Ok, I might be stretching the term ‘edifice’, but neighbor Todd Woodson and Richard Lee Bland have been sharing some research on the fountain in Monroe Park on the FaceBook group Fans of Monroe Park.
Todd cited this passage:
“In 1872, Colonel Albert Ordway, Provost Marshal for Virginia (who lived close to the park) donated the park’s first fountain, built of stone, but city council rejected a petition from the “citizens near Monroe Park” for $2,500 in additional improvements. The requested improvements included a brick wall about two feet high around the park to prevent the embankment from washing on the pavement, granite post and chain to enclose the fountain, twenty iron seats, granite steps at the gates and for putting up the fountain donated by Colonel Ordway”.
From The Ghosts and Glories of Monroe Park- a Sesquicentennial History by David M. Clinger 1998.
Now quoting and paraphrasing Richard Lee Bland:
The history of (a later) fountain is very sketchy. Mary Wingfield Scott fixed the date of its appearance in the park in 1908. This stone pyramid precede but no dates to confirm.. In 1896 the original memorial to Jefferson Davis was intended to be at the park, a large colossal temple. The cornerstone was laid, but the project was abandoned. The 1970 article at the collapse states, “the fountain’s original upper tiers, which broke off many years ago, were replaced by new ones during a 1961 renovation.” Memories are both short and imperfect. I will comment the 1908 date is interesting due a four tier fountain once stood in Gamble’s Hill Park, overlooking the James River, now owned by Ethel Corporation.

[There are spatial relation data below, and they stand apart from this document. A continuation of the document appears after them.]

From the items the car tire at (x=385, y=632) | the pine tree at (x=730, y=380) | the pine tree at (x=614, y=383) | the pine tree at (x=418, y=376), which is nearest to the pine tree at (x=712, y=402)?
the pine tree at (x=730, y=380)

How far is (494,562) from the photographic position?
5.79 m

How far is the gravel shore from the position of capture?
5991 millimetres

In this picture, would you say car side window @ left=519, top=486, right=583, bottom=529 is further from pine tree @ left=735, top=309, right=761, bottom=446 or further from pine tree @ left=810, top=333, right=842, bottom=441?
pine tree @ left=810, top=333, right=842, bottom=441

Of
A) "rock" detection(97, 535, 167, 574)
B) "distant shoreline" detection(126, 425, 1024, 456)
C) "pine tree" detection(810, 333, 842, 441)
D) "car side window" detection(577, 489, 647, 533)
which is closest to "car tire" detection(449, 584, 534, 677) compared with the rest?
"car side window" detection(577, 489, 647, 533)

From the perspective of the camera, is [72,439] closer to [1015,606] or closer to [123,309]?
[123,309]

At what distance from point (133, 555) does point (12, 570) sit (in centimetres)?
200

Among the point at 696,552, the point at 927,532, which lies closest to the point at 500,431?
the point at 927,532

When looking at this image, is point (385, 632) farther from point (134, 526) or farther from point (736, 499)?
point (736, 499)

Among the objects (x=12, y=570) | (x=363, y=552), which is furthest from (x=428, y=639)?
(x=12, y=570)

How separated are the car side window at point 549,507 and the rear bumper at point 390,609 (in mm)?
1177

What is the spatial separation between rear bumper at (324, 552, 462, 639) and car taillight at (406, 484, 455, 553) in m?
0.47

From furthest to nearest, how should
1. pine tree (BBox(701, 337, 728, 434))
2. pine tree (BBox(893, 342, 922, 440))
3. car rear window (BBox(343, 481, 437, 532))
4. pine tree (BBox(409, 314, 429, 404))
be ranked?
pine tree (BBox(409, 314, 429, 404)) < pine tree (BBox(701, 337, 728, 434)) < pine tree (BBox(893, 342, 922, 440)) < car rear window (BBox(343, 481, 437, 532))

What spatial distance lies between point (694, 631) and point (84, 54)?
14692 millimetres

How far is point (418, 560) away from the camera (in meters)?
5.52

The theory is that the Gamble’s Hill fountain was moved to Monroe Park in 1908 and that is the one there now. Here is a 1962 News Leader newspaper clipping where Mary Winfield Scott made that observation:
An old photo of the fountain at Gamble’s Hill near Pratt’s Castle.
Here is an old painting of the fountain in Monroe Park that is in the Special Collections at the VCU library:
So, in terms of present edifices, an old and persistent hoarder has started to create a pile in Monroe Park. This woman is infamous for having done the same sort of thing in the Fan and Oregon Hill previously.
This adds on to the current perception that the City and Monroe Park Conservancy are not being adequate stewards to historic Monroe Park. Still, young people continue to flock to Monroe Park to play Pokemon.